══ RECORD EXTRACTS ══
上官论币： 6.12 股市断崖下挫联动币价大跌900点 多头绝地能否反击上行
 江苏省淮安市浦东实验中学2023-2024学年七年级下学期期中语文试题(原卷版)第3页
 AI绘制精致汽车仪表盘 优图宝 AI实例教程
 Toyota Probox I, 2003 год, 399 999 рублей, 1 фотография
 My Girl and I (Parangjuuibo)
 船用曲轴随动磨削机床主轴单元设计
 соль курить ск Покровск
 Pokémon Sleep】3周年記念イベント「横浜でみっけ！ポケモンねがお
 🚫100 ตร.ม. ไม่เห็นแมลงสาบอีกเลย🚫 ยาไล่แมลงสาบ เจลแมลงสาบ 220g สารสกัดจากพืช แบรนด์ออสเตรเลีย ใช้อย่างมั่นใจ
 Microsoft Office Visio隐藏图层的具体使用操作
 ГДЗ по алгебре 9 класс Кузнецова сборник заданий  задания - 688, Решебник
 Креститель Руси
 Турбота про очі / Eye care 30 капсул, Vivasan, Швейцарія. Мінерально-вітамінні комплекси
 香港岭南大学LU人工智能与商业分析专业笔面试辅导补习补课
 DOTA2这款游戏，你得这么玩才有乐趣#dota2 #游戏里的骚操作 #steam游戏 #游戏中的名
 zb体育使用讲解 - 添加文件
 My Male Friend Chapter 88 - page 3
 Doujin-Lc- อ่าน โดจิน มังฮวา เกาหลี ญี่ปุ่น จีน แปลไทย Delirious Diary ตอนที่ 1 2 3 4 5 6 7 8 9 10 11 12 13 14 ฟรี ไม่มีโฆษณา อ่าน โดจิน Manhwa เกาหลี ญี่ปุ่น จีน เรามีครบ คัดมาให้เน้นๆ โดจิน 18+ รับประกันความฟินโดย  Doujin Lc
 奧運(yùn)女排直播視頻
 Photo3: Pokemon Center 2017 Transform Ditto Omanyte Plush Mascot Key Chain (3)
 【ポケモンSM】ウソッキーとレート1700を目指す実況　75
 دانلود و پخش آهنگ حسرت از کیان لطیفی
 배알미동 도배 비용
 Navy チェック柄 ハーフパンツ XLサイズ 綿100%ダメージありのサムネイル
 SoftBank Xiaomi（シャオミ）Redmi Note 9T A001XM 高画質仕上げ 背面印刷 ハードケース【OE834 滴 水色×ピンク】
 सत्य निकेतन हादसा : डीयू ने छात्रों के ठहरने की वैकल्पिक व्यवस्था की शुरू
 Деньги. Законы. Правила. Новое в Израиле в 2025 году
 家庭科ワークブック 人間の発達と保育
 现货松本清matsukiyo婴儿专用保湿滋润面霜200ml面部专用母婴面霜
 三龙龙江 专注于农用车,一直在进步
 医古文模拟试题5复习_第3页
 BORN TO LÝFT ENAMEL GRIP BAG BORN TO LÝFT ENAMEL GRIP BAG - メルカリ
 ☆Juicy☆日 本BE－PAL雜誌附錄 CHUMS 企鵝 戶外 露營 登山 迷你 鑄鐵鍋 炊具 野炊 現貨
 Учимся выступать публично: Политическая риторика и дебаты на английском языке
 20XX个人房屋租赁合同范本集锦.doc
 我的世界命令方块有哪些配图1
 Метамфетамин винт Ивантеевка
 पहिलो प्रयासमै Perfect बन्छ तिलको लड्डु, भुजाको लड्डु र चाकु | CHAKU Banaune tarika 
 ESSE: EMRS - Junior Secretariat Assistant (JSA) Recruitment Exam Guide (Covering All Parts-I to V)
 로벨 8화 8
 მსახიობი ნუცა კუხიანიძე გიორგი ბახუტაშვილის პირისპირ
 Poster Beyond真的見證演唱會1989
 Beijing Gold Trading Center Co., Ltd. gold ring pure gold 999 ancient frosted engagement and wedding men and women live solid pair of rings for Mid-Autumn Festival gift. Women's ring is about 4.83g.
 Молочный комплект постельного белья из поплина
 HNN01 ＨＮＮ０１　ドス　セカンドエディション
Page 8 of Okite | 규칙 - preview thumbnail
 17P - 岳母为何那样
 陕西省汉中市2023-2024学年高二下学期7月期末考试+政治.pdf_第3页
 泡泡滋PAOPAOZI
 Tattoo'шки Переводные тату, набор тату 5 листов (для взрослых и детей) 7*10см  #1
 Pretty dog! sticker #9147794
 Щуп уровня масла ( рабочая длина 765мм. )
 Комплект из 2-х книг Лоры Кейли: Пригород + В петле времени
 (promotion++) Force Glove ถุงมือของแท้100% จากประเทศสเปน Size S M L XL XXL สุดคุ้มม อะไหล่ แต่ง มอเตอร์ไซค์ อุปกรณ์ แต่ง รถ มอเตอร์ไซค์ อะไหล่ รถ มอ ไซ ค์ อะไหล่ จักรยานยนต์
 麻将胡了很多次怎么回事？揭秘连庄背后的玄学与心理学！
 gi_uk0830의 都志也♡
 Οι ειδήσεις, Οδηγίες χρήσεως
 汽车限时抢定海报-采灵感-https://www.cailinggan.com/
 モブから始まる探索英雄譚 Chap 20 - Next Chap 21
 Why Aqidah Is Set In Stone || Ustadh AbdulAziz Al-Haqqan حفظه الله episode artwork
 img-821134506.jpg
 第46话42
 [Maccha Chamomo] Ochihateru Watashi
═══
**AIM OF THE EXERCISE:** Retype, in the same exact form, the lines of the material above from the line holding "соль курить ск Покровск" through the line holding "香港岭南大学LU人工智能与商业分析专业笔面试辅导补习补课".

**REPLY:**
 соль курить ск Покровск
 Pokémon Sleep】3周年記念イベント「横浜でみっけ！ポケモンねがお
 🚫100 ตร.ม. ไม่เห็นแมลงสาบอีกเลย🚫 ยาไล่แมลงสาบ เจลแมลงสาบ 220g สารสกัดจากพืช แบรนด์ออสเตรเลีย ใช้อย่างมั่นใจ
 Microsoft Office Visio隐藏图层的具体使用操作
 ГДЗ по алгебре 9 класс Кузнецова сборник заданий  задания - 688, Решебник
 Креститель Руси
 Турбота про очі / Eye care 30 капсул, Vivasan, Швейцарія. Мінерально-вітамінні комплекси
 香港岭南大学LU人工智能与商业分析专业笔面试辅导补习补课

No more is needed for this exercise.